The decline was broad-based, cutting across age, income, and political groups, with the steepest drop among Republican respondents. The report attributed the fall to concerns about job availability, trade policy disruptions, and unease over future income prospects.

The share of Americans viewing jobs as “plentiful” declined to 29.2%, the lowest since March 2021, while those saying jobs were “hard to get” stood at 18.1%. The labor market differential, a key measure closely tied to unemployment, narrowed to 11.1, suggesting weakening labor market strength.

“Rising financial anxiety, alongside muted income expectations, signals a cautious consumer outlook for the second half of 2025,” said Tim Quinlan, senior economist at Wells Fargo. He warned that recent resilience in retail may represent “pulled-forward demand” ahead of anticipated price hikes from tariffs.

Tariffs and Policy Impact

The decline in sentiment coincides with economic uncertainties tied to President Donald Trump’s latest tariff announcements. Consumers cited tariffs as a key concern, while inflation expectations eased slightly, dropping to 6.0% from 6.4% in May.

Federal Reserve Chair Jerome Powell addressed lawmakers Tuesday, stating the central bank would need more time to assess inflationary impacts from tariffs before considering rate adjustments. The Fed’s benchmark interest rate remains unchanged at 4.25%-4.50%.

Markets responded with cautious optimism.

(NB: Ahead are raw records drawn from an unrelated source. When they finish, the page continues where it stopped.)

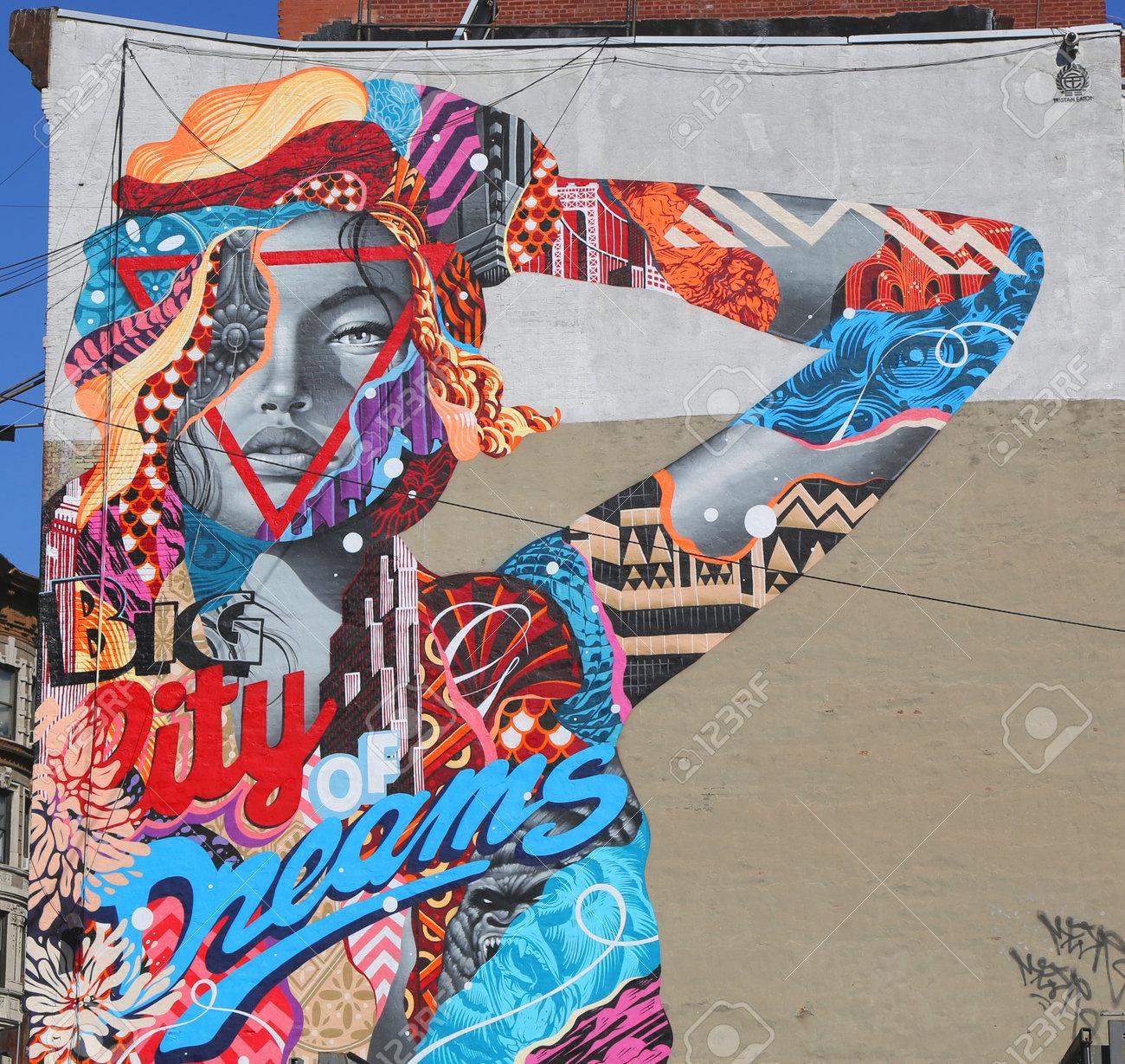 Después de ese tiempo, necesitas una licencia de manejar válida del nys. New York May 14 2015 Mural Art City Of Dreams By Tristan Eaton In Little Italy Stock Photo Picture And Royalty Free Image Image 39885904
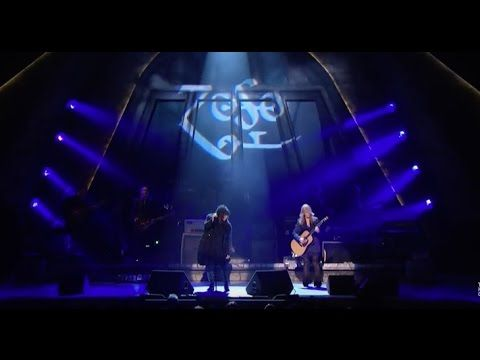 """An amazing tribute to the legendary/iconic rock band Led Zeppelin. Heart did a FANTASTIC job singing """"Stairway to Heaven"""" backed by a gospel choir and with the late John Bonham's son, Jason Bonham, on drums - brought Robert Plant to tears as he sat with Jimmy Page and John Paul Jones. Very moving indeed - wish I could have been there!"""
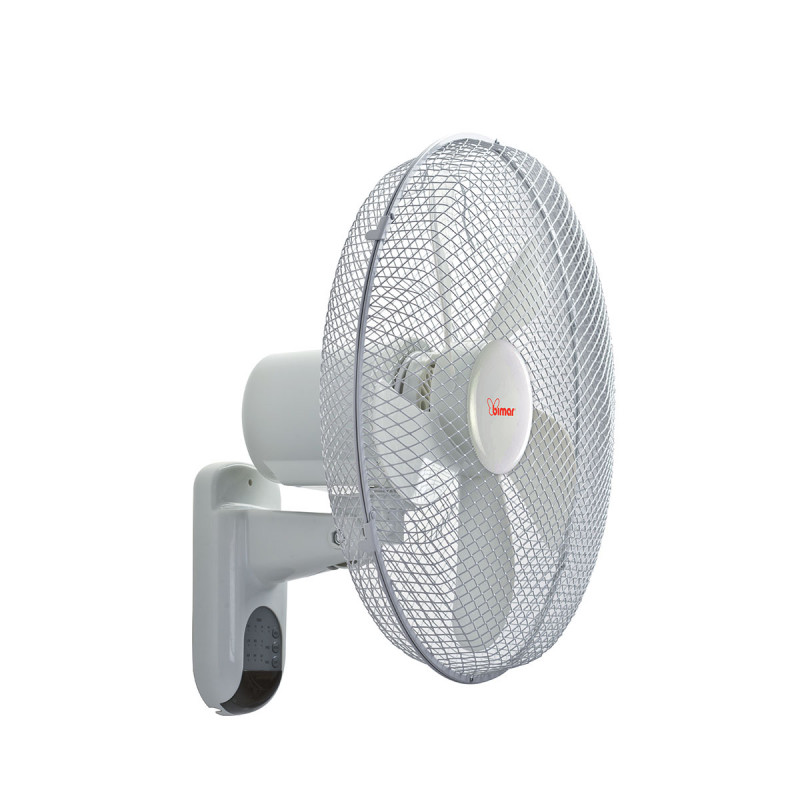 Ventilatore a parete 40 cm con telecomado VM43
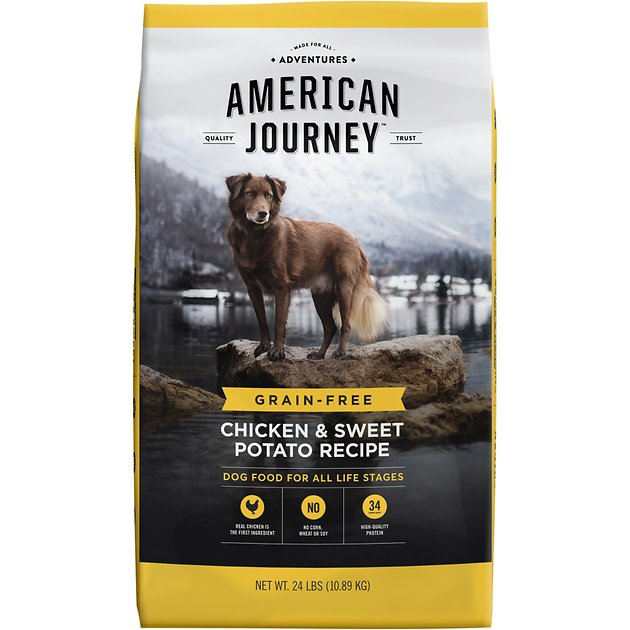 American Journey Chicken Sweet Potato Recipe Grain Free Dry Dog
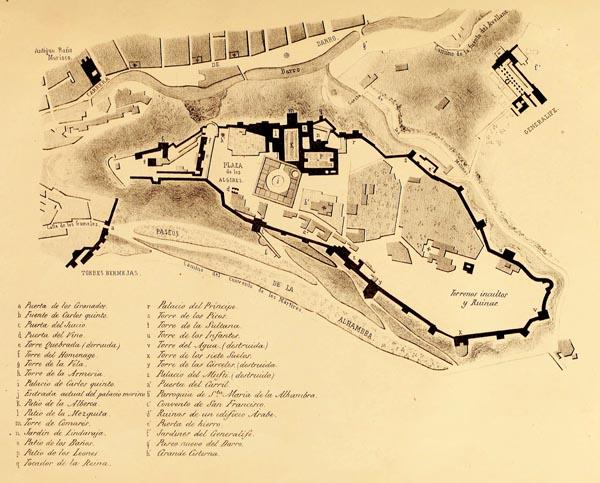 Plano de la Fortaleza de la Alhambra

Stocks rose modestly, Treasury yields dipped, and the U.S. dollar weakened against a basket of currencies.

Housing, Spending Outlook Weakens

A separate housing report showed U.S. home prices fell 0.4% in April, marking the first monthly decline since August 2022. Annual price growth slowed to 3.0%, its weakest pace since May 2023. Despite a rise in unsold inventory, affordability remains strained by high mortgage rates and elevated price levels.

Meanwhile, consumer intentions for big-ticket purchases weakened. Although more Americans planned foreign travel, domestic vacation plans and home-buying intentions fell.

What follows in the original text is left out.